Passage shown:
The 2011 Credit Card Notes bore interest at 17% per annum and had a final maturity of October 1, 2012.  20% of our daily credit card receipts were held in escrow with First Western Trust Bank under an Escrow and Account Control Agreement to fund bi-weekly payments of principal and interest to the investors in the Credit Card Offering.

The obligation of the Company to repay the Credit Card Notes was severally guaranteed by Jack J. Walker, our Chairman (up to $510,555), J. Michael Wolfe, our Chief Executive Officer (up to $204,222) and H. MacGregor Clarke, our former Chief Financial Officer (up to $102,111).

During May 2012, $340,948 in 2011 Credit Card Notes (including accrued interest) were effectively repaid when note holders elected to offset the $340,948 balance due against payment of the exercise price on outstanding stock warrants.

As of September 13, 2012, the remaining balance and accrued interest on the 2011 Credit Card Notes were repaid in full.

Problem description:
How would you continue the passage on the 2011 Credit Card Notes, picking up after its final sentence? The data that comes next is separate material and has no connection to the text on the 2011 Credit Card Notes.

Dataset extract:

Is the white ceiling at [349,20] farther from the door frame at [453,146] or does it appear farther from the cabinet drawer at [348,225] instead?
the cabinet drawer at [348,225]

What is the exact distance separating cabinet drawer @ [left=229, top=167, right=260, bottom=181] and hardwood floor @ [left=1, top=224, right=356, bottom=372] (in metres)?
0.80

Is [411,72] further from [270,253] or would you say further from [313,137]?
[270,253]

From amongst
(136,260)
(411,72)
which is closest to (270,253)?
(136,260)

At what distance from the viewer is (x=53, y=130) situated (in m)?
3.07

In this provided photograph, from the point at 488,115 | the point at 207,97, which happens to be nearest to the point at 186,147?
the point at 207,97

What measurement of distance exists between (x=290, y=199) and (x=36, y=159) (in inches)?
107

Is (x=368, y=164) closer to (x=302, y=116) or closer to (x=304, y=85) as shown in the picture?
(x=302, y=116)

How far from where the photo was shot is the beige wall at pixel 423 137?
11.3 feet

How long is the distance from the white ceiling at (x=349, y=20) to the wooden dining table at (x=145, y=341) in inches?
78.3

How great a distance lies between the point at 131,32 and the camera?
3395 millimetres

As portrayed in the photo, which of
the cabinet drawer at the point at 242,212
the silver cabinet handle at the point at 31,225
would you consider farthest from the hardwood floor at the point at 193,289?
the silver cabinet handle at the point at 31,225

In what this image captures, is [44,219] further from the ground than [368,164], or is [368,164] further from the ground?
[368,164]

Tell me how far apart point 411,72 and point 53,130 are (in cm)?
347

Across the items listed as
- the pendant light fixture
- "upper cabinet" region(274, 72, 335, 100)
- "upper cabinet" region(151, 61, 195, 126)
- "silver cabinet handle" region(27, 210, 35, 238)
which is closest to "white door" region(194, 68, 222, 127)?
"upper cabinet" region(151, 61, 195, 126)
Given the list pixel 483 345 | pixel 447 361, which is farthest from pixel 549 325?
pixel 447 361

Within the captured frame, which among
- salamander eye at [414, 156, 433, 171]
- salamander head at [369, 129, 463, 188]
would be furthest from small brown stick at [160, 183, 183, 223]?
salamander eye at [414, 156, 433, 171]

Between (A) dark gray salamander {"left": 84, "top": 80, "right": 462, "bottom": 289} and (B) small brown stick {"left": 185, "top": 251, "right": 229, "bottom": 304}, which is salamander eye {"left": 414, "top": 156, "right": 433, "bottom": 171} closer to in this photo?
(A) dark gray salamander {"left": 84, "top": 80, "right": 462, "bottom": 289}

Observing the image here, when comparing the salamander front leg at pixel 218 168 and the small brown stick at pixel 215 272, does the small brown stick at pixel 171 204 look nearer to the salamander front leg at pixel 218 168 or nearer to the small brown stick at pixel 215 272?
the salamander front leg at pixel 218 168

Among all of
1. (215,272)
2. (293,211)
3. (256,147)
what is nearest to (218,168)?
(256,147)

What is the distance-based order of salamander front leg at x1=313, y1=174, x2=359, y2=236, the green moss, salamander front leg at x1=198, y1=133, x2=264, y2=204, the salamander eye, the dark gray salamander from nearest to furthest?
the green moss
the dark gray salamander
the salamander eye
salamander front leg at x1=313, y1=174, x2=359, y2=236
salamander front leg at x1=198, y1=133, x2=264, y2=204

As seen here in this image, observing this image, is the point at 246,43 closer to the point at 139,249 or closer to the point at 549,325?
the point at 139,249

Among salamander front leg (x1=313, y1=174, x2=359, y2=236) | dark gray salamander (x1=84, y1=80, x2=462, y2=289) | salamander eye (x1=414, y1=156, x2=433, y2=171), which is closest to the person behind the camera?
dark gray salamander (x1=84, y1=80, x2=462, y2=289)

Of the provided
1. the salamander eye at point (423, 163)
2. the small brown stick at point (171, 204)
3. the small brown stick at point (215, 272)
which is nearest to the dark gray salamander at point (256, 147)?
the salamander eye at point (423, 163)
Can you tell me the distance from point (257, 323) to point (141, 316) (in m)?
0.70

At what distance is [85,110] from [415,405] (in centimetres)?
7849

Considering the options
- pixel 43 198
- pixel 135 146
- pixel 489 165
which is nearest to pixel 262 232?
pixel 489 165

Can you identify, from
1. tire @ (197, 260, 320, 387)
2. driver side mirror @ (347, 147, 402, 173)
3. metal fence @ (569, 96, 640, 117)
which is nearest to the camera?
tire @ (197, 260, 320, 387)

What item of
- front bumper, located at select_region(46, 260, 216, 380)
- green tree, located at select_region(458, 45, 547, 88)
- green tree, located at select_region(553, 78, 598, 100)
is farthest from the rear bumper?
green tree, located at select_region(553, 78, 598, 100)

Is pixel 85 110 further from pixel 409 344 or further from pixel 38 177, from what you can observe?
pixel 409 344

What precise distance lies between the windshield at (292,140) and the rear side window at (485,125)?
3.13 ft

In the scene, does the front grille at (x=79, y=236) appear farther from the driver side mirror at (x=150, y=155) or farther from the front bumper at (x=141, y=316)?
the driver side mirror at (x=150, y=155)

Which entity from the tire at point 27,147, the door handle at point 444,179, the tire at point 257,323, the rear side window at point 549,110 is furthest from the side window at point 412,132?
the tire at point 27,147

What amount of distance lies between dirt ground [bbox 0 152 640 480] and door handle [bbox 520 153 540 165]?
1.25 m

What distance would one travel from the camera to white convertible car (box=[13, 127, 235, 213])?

Exercise result:
Notes Payable – 2012 Credit Card Receipts-Backed Notes

On September 14, 2012, the Company closed on the private sale of $1,285,722 in Series 2012CC 15% secured promissory notes backed by a portion of the Company’s prospective credit card receipts, (the “2012 Credit Card Notes”) and 128,573 shares of common stock (collectively, the “2012 Credit Card Offering”).  Consideration for the 2012 Credit Card Offering comprised $1,285,722 in cash.  After deducting $46,128 of placement agent sales commissions (5% on third-party investors, 3% on Company-referred investors and 0% on investments by officers and directors of the Company) and expenses, net cash proceeds to the Company totaled $1,239,594.   In addition, the Company will issue 12,858 shares of common stock to the placement agent as additional sales compensation, representing one share of common stock for every 10 shares issued to investors in the 2012 Credit Card Offering.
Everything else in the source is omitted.